National fiscal frameworks (NFFs) represent a set of domestic arrangements to enhance the predictability and transparency of public finances. This chapter looks into a specific aspect of institutional convergence: the development of NFFs in the EU-11 countries following their EU accession. The turning point for the region was the emergence of supranational provisions in the context of the economic governance reforms between 2011 and 2013. These set in motion a comprehensive revamp of EU-11 NFFs, covering, most notably, the design of domestic numerical rules, medium-term budgetary frameworks and the set-up of national independent fiscal institutions (IFIs). This process has led to a broadly similar state of advancement compared to the ‘old’ Member States as corroborated by the various indices of the Commission’s Fiscal Governance Database. This chapter devotes special attention to EU-11 IFIs by discussing the observable patterns of their six main functions. It concludes that IFIs’ watchdog role has generally strengthened the public scrutiny over fiscal policy-making, partly reflecting the spread of good practices across the EU during the institution-building phase. Nonetheless, further efforts could be made so that fiscal councils would be able to play an even stronger role in budgetary planning and oversight.
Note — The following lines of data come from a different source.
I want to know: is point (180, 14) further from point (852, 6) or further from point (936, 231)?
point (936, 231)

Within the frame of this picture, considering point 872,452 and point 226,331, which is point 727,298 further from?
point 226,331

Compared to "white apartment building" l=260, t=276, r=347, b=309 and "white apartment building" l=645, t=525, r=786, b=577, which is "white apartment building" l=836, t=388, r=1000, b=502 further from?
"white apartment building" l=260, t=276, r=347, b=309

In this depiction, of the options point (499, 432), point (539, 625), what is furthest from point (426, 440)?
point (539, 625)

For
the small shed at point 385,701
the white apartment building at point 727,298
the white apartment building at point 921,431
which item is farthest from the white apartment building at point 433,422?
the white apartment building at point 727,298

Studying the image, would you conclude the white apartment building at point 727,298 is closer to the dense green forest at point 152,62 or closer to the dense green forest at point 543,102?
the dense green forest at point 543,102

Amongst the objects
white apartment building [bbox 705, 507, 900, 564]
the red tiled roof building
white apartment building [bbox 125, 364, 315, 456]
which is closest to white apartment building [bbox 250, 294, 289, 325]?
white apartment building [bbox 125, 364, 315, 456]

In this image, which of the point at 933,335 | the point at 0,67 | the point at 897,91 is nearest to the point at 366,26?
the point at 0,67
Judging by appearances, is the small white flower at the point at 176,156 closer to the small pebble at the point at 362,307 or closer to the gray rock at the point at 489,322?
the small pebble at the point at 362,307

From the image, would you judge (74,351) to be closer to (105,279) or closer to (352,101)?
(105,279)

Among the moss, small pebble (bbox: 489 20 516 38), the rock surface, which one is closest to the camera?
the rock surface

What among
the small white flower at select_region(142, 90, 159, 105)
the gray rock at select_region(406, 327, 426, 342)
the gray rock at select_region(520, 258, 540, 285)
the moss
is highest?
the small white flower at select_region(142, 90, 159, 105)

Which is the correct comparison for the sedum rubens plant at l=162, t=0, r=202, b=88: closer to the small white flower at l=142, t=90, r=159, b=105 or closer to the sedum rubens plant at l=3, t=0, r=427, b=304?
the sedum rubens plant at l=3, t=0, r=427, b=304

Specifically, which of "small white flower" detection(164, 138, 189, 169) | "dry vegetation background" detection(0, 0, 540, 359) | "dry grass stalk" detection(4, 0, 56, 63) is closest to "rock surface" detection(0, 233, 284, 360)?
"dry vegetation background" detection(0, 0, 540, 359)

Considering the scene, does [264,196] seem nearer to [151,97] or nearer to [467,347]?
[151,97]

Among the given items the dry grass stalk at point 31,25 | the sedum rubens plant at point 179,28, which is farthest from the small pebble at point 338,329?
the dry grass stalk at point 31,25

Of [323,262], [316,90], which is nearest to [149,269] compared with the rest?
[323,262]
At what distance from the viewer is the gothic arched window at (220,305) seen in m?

László Jankovics, Leire Ormaetxea Igarzabal, Ştefan Ciobanu

Chapter 12. Towards Sustainable and Adequate Pension Systems: Old-Age Pension Reforms After Economic Transition and EU Accession in Central-Eastern and South-Eastern Europe

Countries in Central, Eastern and South-Eastern Europe (CESE) face the challenge of becoming “demographically old before being economically rich”. Ensuring the long-term stability and adequacy of pension systems was one of the most important tasks that these countries faced following economic transition. The pension systems struggled with reduced societal trust as well as many weaknesses, including a lack of targeting, weak administration as well as adverse incentives. This chapter discusses the phases of evolution of pension systems in CESE countries in the context of international convergence. The first one is the period of retrenchment of the pension systems during the market-driven economic changes. The second phase is the multi-pillar reforms with privatisation, towards a liberal market orientation. The third phase is rebalancing of pension systems that followed EU accession leading to convergence with the EU policies. It also outlines the main challenges ahead of the pension systems in the CESE countries.